# Young Mollies or Boring-Tailed Guppies?



## Jivan (Apr 26, 2012)

Hi All, first I'd like to say that I never knew how hard taking decent pictures of fish was...

Anyway, these three fish are happily adjusting to their new tank. When I picked them up, I thought they were all young male Mollies, but starting to have my doubts about A & B in the picture. I'm pretty sure C is a male Black Mollie, but not so sure about the other two. From looking at pics online they appear to me to be able to pass for unremarkable guppies or young Mollies. 

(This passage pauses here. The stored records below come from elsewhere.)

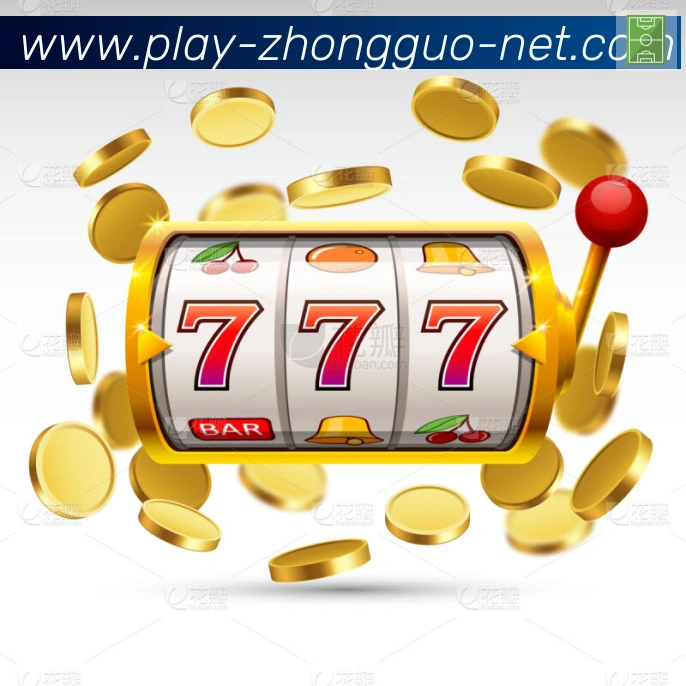 App 示例图
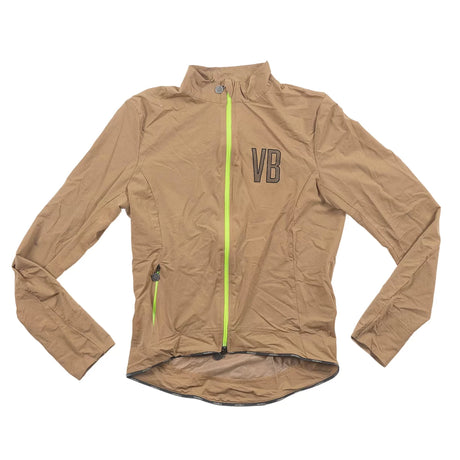 Estimated Size S/MTan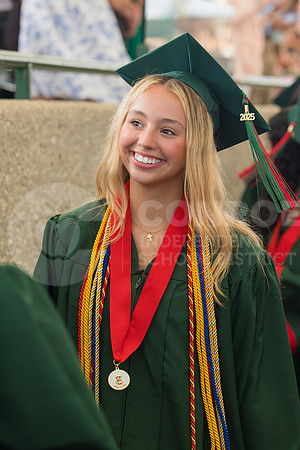 250523 TWHS Graduation-50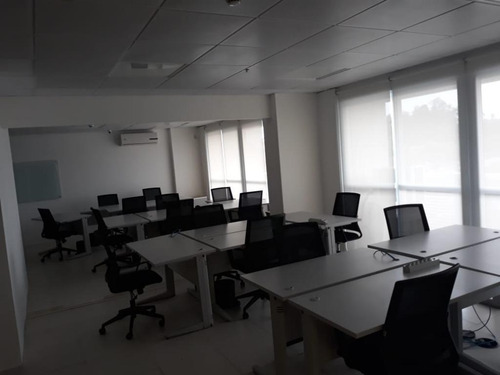 Imagem 8 de 16 de Sala Para Alugar, 168 M² Por R$ 13.000/mês - Butantã - São Paulo/sp - 12667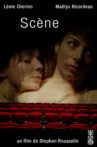 Scène Movie Streaming Online
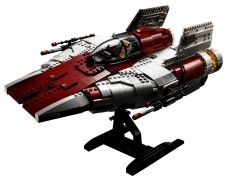 A-Wing Starfighter, zdjęcie 24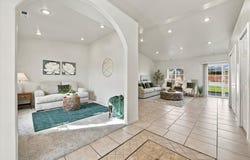 4504 Desert Cove, West Richland, WA 99353
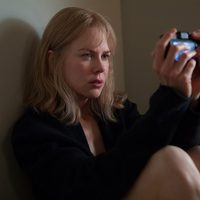 Foto de 'Nicole Kidman'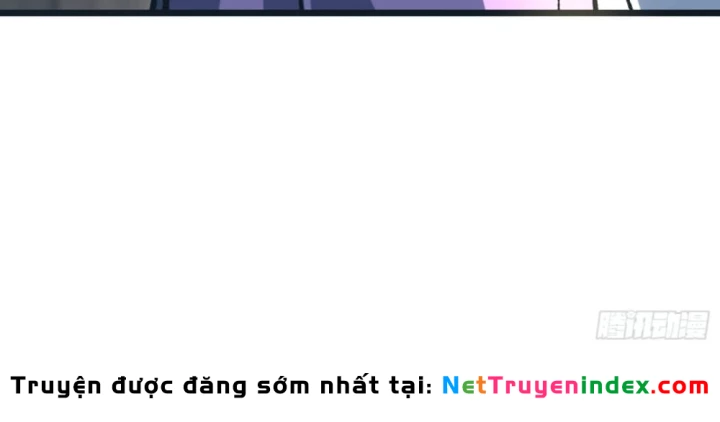 Thành Thần Bắt Đầu Từ Thủy Hầu Tử Chapter 72 - 71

Could you identify which species these are, and explain how you tell?

Thanks,
Jivan

All the little fishies








Additional picture of A








Additional pictures of B


----------



## yannis2307 (Apr 23, 2012)

B appears to me as a platy, because the dorsal fin is a little short and the three anal and pectoral fins are just like a female platy's


----------



## austinroberts23 (Jan 25, 2012)

I'd say the same for a. Platt or possibly the Molly. Definitely not guppy. Body is too round


----------



## P.senegalus (Aug 18, 2011)

A looks like a platy.


----------



## lohachata (Jan 27, 2006)

the yellow one is a platy..a nice one too...anybody notice that the dorsal fin seems oversized.....
bottom fish is a female molly..
i just don't understand how anybody can be so dumb as to think that any fish is "boring"...
quit keeping fish if you find them boring.,


----------



## Jivan (Apr 26, 2012)

Thanks everyone for your help. Looking at some pictures of Platies online it's pretty obvious now. I looked up the care & feeding of Platies and it looks like their preferred environment is very similar to Mollies...looks like Murphy isn't always right 

@lohachata, you say the black one is a female molly. I tried hard to pick out a male, and understand that males have a pointed anal fin and females have a fan-shaped one. The fin looks pointed to me, what have I missed?


----------



## mousey (Jan 18, 2005)

I think it is a male molly and you also have a high fin platy!
nice looking fish, but only 1 molly!


----------



## P.senegalus (Aug 18, 2011)

I could be wrong but the black one looks like a male molly to me as well, and fish B looks like a swordtail.


----------



## Jivan (Apr 26, 2012)

@P.senegalus What makes you say swordtail rather than platy? Here's another pic to help.


----------



## P.senegalus (Aug 18, 2011)

Jivan said:


> @P.senegalus What makes you say swordtail rather than platy? Here's another pic to help.
> 
> View attachment 6918


It was just a guess, but I said that because the body is longer, and the dorsal fin is more square and extended than a platy.


----------



## lohachata (Jan 27, 2006)

i was talking about the bottom picture...never said the "black" fish..although i am not anywhere near an expert on fishes and even less so when it comes to livebearers..


----------